After the patron saint of Dubrovnik, St Blaise, Gor Asatryan is quite possibly only the second Armenia doctor to work in Dubrovnik. Dubrovnik is certainly an international city but to find an Armenian is rare, there is a grand total of two living in the city and they are related. Gor is very well-loved by his patients at the Dubrovnik General Hospital where he has made a name for himself as a general surgeon. A fan of Dr. House, yes he even dedicates his free time to medicine, he explains to us about his journey to Dubrovnik.
How does a doctor from Armenia end up working in Dubrovnik General Hospital?
It is difficult to explain the journey briefly. I had been to Dubrovnik on holiday for a couple of times and during my third visit I started to ask about how the hospital in Dubrovnik is organised. I should have added that my sister lives in Dubrovnik and of course she was the reason that I visited on holiday. She organised a meeting with the former director of the Dubrovnik hospital and we discussed the options of me coming to work here. It was suggested to me at that meeting that if I was interested I should specialise in general surgery. He asked me about the conditions in hospitals in Armenia and he offered me a position to work in Dubrovnik. I accepted his offer. This was back in 2008. A year later I left home and started working in Dubrovnik.
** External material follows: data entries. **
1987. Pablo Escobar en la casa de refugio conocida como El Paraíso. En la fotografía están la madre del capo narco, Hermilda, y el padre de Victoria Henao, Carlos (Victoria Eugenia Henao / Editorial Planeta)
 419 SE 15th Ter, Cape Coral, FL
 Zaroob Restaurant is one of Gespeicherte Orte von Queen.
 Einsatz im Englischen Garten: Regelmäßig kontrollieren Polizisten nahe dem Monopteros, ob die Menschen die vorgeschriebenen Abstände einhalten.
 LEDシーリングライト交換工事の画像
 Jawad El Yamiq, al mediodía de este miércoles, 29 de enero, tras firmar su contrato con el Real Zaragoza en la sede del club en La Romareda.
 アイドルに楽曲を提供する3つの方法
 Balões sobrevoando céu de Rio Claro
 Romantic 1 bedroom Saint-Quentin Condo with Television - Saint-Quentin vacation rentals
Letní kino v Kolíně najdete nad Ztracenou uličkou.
Yes, your sister was the main reason behind you discovering Dubrovnik
That’s correct. My sister is a pianist and she came to Dubrovnik to perform a concert in the Rector’s Palace. She then fell in love with the city and decided to set up home here. Now we are both living here.
What were your first impressions when you saw Dubrovnik?
Like most people my first impressions were extremely positive. When I saw the Old City for the first time I was shocked at its beauty. I think it is the most beautiful city in the world. The combination of the historic city with the glorious blue sea…well this is just the perfect combination. There are many spectacular cities in Europe but the combination of this unique city and the incredible nature is not so easy to find.
Are there many Armenians living in Croatia? Are you and your sister the only Armenians living in Dubrovnik?
Yes, as far as I know my sister and I are the only Armenians living in Dubrovnik. There are a few more that I know of who live in Zagreb. I would guess that there are around fifteen Armenians living in Croatia. I know a few of them, one works as a violin teacher in Zagreb at the musical academy and there is another one who owns a jewellery shop. There are millions of Armenians living around the world, in fact more outside of Armenia than in the country.
So where do Armenians go when they emigrate?
The USA and Russia and the two most popular destinations. There are around 600,000 living in Los Angeles alone and another half a million in France. Germany is also a popular destination for ex-pats. Around 2.5 million live in Armenia, but in the US and Russia live 4 million ex-pats. It is estimated that the diaspora is three times bigger than the actual population. But in Dubrovnik only two, well four at the moment as my mother and father are visiting us.
What do you miss the most about home and was it difficult to adapt to life in Croatia?
Actually I very rarely go back to Armenia, the last time was seven years ago. I miss my good friend who I met whilst I was doing my military service. My parents come almost every year and they stay for a few months. Of course at the beginning I missed some foods from home. But now I have become accustomed to the cuisine here and I love the seafood and fish. One of the things that was difficult to find was accommodation. I think I have changed my address six or seven times in Croatia, now I have finally found an apartment for a long-term rent and I am more relaxed. Accommodation, or the lack of it, in Dubrovnik is certainly challenging.
Getting used to a new way of working must have been a challenge for you, how long did it take you to get up and running and what were the most difficult moments? We have heard of many satisfied patients you have treated.
Yes, I think working in any country that isn’t your home has certain trials. To be successful the employee must be flexible and be able to not only adapt but also accept his or her new working environment. If you continually compare your working life in a new country and home then you will lose time and energy. If you are prepared to work, and work hard, then the journey will be much easier. Of course I had new barriers in my way, such as learning a new language, and without learning the language there is no way that I could live or work in Croatia. I am now a specialist of general surgery and am very happy in my position.
Is it possible to compare Croatia and Armenia?
There are some similarities, both cultures and both people have a welcoming and friendly feel. I would say that the two mentalities are also similar but democracy and freedom of speech are much more developed in Croatia.
What were the reactions of your friends and family when you told them you were going to live in Croatia?
They joked “See you on the Adriatic.” Armenia is a football mad country and many remember Croatia at the 1996 European Football Championships in England, and then 1998 and the World Cup in France. Davor Suker is a household name in Armenia.
Where is home for you now?
My home is now Croatia, but year after year I can see myself slowly becoming a citizen of the world and I think now that my home is this planet.